■ Your objective
Once you find the line with "young present: 0%" in the entries below, return exactly every line from it through the line with "United States, site archbold_FL-01.".

■ Stored items
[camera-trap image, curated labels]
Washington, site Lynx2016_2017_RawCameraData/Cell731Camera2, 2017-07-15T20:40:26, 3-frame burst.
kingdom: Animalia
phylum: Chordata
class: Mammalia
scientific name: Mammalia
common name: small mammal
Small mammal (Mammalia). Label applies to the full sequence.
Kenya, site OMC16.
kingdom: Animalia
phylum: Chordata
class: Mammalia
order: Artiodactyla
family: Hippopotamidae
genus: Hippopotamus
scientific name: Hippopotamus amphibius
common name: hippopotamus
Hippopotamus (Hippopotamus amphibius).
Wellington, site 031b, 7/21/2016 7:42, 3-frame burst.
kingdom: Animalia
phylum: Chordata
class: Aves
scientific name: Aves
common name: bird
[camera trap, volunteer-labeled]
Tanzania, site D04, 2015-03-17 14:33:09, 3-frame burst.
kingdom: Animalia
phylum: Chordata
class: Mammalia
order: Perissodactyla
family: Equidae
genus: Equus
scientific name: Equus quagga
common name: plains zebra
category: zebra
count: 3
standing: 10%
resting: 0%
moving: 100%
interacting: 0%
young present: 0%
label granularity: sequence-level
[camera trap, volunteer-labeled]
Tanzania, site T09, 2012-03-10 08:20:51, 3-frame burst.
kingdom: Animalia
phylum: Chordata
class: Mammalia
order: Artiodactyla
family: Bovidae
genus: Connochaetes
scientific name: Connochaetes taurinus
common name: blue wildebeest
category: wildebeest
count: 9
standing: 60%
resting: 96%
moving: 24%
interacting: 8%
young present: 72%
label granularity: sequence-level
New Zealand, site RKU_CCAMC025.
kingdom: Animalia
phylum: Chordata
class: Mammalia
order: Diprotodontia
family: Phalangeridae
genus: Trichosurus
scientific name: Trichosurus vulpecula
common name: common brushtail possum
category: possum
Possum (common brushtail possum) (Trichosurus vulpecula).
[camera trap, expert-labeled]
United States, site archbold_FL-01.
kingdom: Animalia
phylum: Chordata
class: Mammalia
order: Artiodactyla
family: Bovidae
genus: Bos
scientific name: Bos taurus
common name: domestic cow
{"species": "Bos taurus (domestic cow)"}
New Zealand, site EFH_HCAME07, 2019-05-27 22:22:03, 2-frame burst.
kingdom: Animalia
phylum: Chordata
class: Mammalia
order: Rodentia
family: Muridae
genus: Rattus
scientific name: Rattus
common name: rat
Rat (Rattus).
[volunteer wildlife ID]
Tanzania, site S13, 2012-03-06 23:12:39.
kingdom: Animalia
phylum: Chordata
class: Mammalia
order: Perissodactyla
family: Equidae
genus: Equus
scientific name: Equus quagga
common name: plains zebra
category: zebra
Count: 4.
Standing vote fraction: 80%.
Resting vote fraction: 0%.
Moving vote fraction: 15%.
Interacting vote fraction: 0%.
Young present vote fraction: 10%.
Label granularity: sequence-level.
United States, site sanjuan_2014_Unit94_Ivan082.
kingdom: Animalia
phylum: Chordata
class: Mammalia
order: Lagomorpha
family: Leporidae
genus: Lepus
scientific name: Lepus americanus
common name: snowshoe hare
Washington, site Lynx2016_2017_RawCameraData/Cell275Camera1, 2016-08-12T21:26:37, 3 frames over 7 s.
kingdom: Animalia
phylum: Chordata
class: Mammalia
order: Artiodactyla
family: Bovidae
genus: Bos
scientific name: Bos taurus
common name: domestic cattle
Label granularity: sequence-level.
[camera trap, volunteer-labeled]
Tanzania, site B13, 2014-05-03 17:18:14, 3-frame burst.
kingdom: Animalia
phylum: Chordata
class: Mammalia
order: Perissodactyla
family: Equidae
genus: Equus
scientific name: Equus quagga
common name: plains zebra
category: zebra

■ Exercise solution
young present: 0%
label granularity: sequence-level
[camera trap, volunteer-labeled]
Tanzania, site T09, 2012-03-10 08:20:51, 3-frame burst.
kingdom: Animalia
phylum: Chordata
class: Mammalia
order: Artiodactyla
family: Bovidae
genus: Connochaetes
scientific name: Connochaetes taurinus
common name: blue wildebeest
category: wildebeest
count: 9
standing: 60%
resting: 96%
moving: 24%
interacting: 8%
young present: 72%
label granularity: sequence-level
New Zealand, site RKU_CCAMC025.
kingdom: Animalia
phylum: Chordata
class: Mammalia
order: Diprotodontia
family: Phalangeridae
genus: Trichosurus
scientific name: Trichosurus vulpecula
common name: common brushtail possum
category: possum
Possum (common brushtail possum) (Trichosurus vulpecula).
[camera trap, expert-labeled]
United States, site archbold_FL-01.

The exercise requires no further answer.